Deux ans après sa mise en lecture, le Théâtre Ouvert offre à la poétesse Sonia Chiambretto l’opportunité de présenter Oasis Love dans sa version mise en scène.
En 2021, nous découvrions Polices !/Tu m’loves, où Sonia Chiambretto nous mettait face à l’histoire perpétuelle des violences policières à l’aide d’une langue balancée au couperet. Bien en amont, en 2015, Polices ! est un spectacle de Rachid Ouramdane où les mots de celle qui est également dramaturge accompagnent et soulignent la chorégraphie. Aujourd’hui, le spectacle se nomme Oasis Love. Il nous installe dans un quartier, avec ses barres d’immeuble, sa dalle, ses lampadaires basiques et … un palmier.
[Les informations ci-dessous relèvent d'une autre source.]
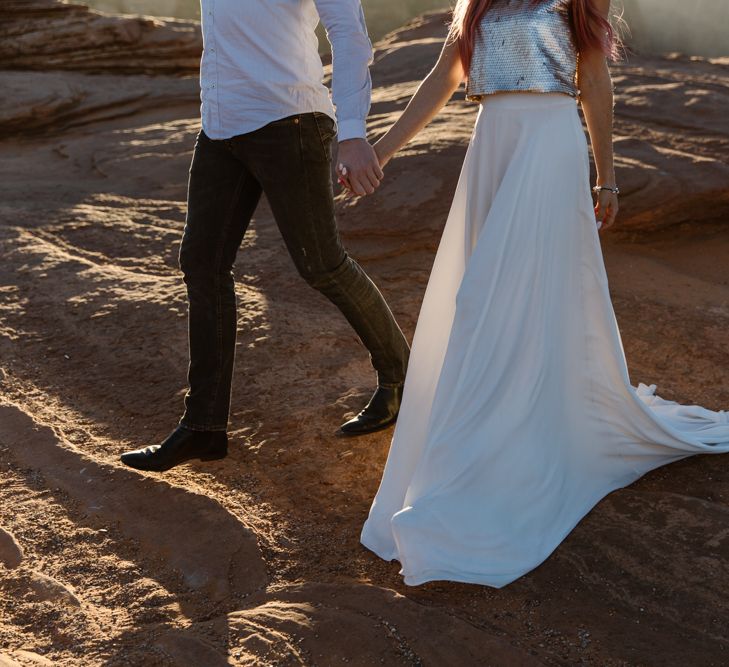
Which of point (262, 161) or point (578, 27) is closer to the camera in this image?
point (578, 27)

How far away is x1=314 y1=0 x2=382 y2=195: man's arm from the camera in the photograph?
264cm

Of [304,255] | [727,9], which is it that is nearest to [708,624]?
[304,255]

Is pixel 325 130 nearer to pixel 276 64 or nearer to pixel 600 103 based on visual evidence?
pixel 276 64

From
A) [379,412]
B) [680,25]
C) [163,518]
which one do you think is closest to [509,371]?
[379,412]

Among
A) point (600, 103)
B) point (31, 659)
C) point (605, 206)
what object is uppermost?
point (600, 103)

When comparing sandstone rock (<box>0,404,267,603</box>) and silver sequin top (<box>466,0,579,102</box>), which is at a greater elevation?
silver sequin top (<box>466,0,579,102</box>)

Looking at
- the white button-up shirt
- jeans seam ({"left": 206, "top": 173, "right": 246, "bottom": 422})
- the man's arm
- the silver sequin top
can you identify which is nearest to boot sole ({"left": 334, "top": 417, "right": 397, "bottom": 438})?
jeans seam ({"left": 206, "top": 173, "right": 246, "bottom": 422})

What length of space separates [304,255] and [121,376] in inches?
56.1

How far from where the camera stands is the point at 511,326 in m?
2.64

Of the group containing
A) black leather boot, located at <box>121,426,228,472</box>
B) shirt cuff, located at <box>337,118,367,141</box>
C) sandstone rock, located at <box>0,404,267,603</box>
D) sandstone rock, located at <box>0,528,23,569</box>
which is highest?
shirt cuff, located at <box>337,118,367,141</box>

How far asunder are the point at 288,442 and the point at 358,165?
117cm

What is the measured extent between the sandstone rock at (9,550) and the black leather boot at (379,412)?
3.71 feet

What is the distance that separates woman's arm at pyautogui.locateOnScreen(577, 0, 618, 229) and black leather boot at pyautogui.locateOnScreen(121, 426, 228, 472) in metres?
1.41

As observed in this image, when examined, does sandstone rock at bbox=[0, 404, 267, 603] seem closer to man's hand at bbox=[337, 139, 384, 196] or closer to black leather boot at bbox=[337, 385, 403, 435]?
black leather boot at bbox=[337, 385, 403, 435]
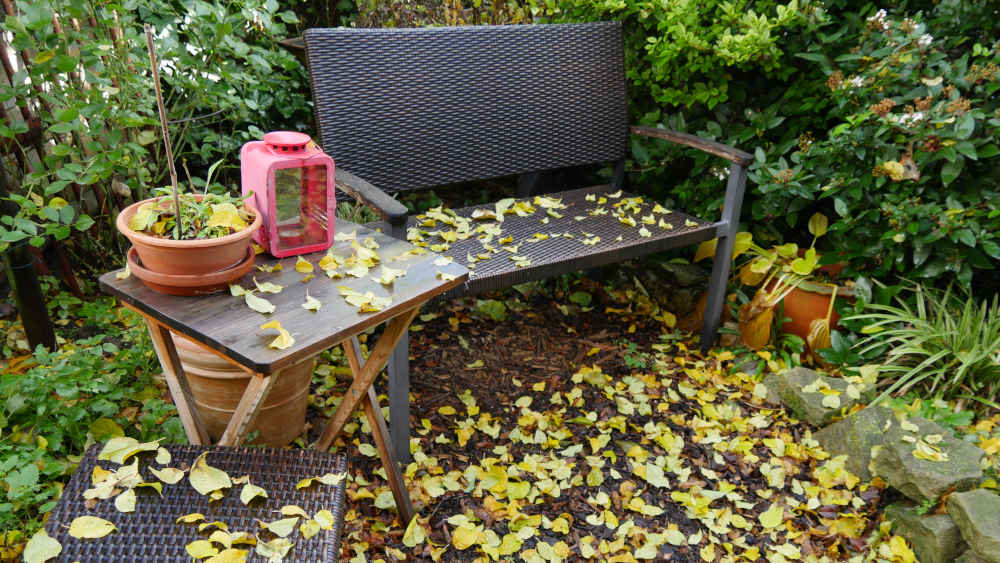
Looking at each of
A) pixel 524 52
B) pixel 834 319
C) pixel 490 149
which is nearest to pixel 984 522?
pixel 834 319

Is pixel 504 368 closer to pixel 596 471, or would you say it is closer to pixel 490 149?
pixel 596 471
C’est dans ce lieu qu’un groupe d’ami.es évolue : Théo Askolovitch, Sonia Chiambretto, Lawrence Davis, Déborah Dozoul, Émile-Samory Fofana, Felipe Fonseca Nobre, Julien Masson parlent des filles qui sont toutes « des putes », celles qu’il ne faut pas toucher car elles sont toujours la soeur de quelqu’un qu’on connaît. Toute la première partie de la pièce pose avec une langue juste la question de la misogynie. On avoue, on serait bien resté.e là à les écouter, elles, se défendre en vraies boxeuses et eux en train de se déconstruire peu à peu. Mais dans une transition bancale, la pièce se recentre uniquement sur les violences policières et n’arrive pas à relier les deux thèmes qu’elle souhaite aborder : l’amour et la police.
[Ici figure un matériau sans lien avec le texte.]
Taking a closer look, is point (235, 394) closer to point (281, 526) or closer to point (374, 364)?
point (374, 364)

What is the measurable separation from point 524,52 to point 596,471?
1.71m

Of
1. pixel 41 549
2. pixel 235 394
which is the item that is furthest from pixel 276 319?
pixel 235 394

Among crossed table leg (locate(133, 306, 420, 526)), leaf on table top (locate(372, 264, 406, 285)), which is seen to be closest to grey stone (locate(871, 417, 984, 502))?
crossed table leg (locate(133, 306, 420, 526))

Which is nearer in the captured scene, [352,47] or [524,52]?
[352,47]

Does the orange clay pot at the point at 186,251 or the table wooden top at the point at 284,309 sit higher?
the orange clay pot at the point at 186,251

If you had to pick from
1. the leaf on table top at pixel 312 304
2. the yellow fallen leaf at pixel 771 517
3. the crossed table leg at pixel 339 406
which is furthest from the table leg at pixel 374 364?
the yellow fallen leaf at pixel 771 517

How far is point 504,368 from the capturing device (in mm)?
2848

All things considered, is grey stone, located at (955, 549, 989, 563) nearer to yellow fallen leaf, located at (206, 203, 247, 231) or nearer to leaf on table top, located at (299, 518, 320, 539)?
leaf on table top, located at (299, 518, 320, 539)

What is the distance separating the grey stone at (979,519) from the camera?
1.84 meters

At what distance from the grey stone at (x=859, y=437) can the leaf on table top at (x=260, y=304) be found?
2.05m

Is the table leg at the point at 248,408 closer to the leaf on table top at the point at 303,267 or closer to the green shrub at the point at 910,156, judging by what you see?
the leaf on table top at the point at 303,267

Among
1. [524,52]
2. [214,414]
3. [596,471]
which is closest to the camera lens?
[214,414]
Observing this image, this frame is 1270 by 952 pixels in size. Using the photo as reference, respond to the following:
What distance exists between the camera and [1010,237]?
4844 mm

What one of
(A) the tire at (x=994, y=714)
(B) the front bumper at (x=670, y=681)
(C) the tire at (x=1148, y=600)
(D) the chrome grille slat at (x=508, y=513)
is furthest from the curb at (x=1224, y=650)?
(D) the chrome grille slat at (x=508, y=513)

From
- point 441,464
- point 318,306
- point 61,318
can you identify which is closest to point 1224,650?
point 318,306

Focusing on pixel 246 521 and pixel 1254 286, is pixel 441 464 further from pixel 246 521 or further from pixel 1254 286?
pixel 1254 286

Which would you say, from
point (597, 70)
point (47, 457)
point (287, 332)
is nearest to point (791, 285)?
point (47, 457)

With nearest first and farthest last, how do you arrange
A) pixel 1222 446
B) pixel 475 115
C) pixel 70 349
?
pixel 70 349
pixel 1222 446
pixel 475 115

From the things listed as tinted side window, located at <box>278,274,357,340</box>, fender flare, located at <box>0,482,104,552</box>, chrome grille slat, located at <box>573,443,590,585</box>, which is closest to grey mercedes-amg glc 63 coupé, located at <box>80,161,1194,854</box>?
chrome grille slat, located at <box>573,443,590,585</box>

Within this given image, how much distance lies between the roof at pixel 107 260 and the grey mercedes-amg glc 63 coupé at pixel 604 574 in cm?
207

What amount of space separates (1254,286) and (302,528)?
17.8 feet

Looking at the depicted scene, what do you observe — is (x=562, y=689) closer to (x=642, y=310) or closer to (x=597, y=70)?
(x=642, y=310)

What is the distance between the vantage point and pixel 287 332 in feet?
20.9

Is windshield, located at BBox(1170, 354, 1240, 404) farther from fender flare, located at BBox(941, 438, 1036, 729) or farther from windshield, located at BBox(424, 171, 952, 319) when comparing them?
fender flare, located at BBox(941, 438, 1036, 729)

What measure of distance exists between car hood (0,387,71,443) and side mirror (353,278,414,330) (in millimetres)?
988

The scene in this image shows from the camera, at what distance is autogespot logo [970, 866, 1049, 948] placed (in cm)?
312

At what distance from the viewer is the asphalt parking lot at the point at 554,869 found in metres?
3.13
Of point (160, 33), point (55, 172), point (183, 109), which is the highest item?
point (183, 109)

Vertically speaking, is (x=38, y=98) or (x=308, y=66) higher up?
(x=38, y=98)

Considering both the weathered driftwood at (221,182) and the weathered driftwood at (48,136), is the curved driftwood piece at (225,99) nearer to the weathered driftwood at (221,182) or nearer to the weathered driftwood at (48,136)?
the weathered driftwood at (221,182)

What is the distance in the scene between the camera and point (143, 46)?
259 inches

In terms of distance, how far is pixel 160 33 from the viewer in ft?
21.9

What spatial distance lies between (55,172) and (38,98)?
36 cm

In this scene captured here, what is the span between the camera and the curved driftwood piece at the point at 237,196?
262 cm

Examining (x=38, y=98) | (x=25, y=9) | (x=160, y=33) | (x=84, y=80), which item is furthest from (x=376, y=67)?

Alors que la première partie nous fait sourire à coup de punchlines très bien amenées sur la condition des filles dans les quartiers, la pièce fait surgir un temps de lecture qui sort totalement les comedien.n.es de leur jeu. Le propos est extrêmement juste, il condamne l’histoire des violences policières du XXe siècle à nos jours. Sonia Chambretto met sur le même plan les violences décidées par l’État (la rafle du Vel’d’Hiv le 16 juillet 1942, le massacre des Algériens le 17 octobre 1961), le mouvement Black Lives Matter et les assassinats orchestrés par des policiers seuls. C’était le cœur de la lecture proposée en 2021. La volonté est de dire que la police tue de façon permanente et à tous les niveaux de pouvoir, partout.
Oasis Love nous installe avec justesse dans les questions propres aux quartiers dits prioritaires. Les comédien.nes campent les victimes comme les flics. Ils et elles passent de l’un à l’autre de manière un peu trop artificielle. Les bonnes idées fusent comme ce chœur qui scande tel un gyrophare «PA.PON, PA.PON», mais le tempo de la pièce et ses transitions sont maladroites, particulièrement l’image de fin, qui, sans la déflorer, donne artificiellement du pouvoir aux opprimé.es en les habillant comme dans une campagne de pub de fringues. Paradoxalement, la mise en scène écrase le texte, brillant, de Sonia Chambretto. Les bavures et les émeutes, le « juste » et le « pas juste » sont avalés par des effets de jeu.
Pour lire Sonia Chiambretto : POLICES ! (L’Arche Éditeur, 2020) & Tu m’loves ? (Éditions Filigranes, 2021, sur un projet photographique de Marion Poussier).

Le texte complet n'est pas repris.